Drug transporters which are found in various tissues can have a significant effect on the ADMET and pharmacokinetics (PK) properties of new drugs. For example, for CNS targeted therapeutics, distribution into the brain can be greatly limited by efflux transport at the blood-brain barrier. For other drugs, oral bioavailability can be affected by limited intestinal absorption or pronounced biliary elimination. While cell-based systems can provide mechanistic insights useful for screening studies, whole animal studies provide the most translational results. Until now, in vivo studies were limited to using chemical inhibitors in wild type animals. Unfortunately, these chemical inhibitors often interact with multiple transporters, confounding data interpretation and resulting in assay systems that are less than definitive. Single transporter knockout rats serve as more specific, definitive tools for predictive ADMET studies.

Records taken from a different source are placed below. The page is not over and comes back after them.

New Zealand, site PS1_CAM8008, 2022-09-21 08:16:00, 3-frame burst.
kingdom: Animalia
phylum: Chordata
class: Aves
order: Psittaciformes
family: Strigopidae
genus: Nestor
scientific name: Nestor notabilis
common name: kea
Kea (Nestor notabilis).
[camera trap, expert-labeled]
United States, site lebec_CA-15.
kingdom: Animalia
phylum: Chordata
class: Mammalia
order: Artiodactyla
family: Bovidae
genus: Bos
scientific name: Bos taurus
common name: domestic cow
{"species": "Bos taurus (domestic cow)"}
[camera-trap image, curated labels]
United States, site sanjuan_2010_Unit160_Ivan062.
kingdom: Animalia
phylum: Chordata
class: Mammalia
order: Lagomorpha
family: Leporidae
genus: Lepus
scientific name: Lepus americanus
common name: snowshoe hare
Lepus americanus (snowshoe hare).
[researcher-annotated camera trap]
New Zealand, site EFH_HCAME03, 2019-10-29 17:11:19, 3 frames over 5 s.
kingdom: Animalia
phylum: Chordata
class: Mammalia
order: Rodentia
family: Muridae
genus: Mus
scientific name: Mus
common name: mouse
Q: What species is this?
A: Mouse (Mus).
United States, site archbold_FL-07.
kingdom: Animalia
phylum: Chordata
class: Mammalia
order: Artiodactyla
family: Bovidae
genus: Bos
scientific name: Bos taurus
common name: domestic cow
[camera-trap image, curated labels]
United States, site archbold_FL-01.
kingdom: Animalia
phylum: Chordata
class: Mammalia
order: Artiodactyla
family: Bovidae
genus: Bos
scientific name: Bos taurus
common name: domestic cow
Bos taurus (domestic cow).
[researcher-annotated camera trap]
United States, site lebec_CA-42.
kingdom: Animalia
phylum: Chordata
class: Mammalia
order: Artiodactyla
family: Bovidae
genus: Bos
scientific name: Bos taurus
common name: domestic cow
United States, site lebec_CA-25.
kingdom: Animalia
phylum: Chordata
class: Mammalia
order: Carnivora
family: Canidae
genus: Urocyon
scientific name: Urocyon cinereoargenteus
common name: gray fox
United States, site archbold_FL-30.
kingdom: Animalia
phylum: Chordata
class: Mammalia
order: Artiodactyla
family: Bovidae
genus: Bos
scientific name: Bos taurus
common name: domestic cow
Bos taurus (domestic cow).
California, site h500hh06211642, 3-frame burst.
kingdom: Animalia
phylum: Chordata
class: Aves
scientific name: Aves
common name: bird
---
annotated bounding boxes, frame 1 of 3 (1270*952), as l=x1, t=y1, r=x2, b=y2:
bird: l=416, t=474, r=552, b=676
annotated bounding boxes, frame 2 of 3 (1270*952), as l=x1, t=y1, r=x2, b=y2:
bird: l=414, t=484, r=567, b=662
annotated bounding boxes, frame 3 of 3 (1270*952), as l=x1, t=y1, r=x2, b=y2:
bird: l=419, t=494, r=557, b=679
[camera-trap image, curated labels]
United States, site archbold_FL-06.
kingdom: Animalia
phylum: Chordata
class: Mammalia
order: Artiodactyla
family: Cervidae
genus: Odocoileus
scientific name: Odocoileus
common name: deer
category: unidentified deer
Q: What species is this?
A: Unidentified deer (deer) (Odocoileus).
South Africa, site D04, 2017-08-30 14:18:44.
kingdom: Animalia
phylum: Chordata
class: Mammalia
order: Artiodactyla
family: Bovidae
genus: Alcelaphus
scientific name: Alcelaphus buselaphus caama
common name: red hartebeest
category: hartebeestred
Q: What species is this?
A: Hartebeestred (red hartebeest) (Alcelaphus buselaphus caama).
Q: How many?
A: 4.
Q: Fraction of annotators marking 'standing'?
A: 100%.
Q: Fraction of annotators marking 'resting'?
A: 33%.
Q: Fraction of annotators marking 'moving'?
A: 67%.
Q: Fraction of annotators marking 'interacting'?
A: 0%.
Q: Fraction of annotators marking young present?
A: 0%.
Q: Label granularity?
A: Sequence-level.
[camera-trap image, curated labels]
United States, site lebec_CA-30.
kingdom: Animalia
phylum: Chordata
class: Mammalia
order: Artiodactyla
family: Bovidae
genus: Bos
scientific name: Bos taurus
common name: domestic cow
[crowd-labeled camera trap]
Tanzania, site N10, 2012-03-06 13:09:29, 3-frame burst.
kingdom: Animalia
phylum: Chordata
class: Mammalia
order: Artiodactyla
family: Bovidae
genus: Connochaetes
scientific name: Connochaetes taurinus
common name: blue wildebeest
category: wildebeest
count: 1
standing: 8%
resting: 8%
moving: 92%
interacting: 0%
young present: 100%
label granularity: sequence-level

Working with our partner, InterVivo Solutions, we've harnessed our unique SAGE® transporter knockout rat models to provide a complete assessment of transporter activity resulting in more translational and clear data interpretation.
Figure 1. Influence of P-gp on quinidine CSF concentration. Mean + S.D. (n=5) unbound plasma and CSF concentrations of quinidine in wild type (WT) and Mdr1a knockout (KO) rats over time following i.v. administration of a loading dose (6 mg/kg) and constant rate infusion (27.9 µg/min/kg) of quinidine.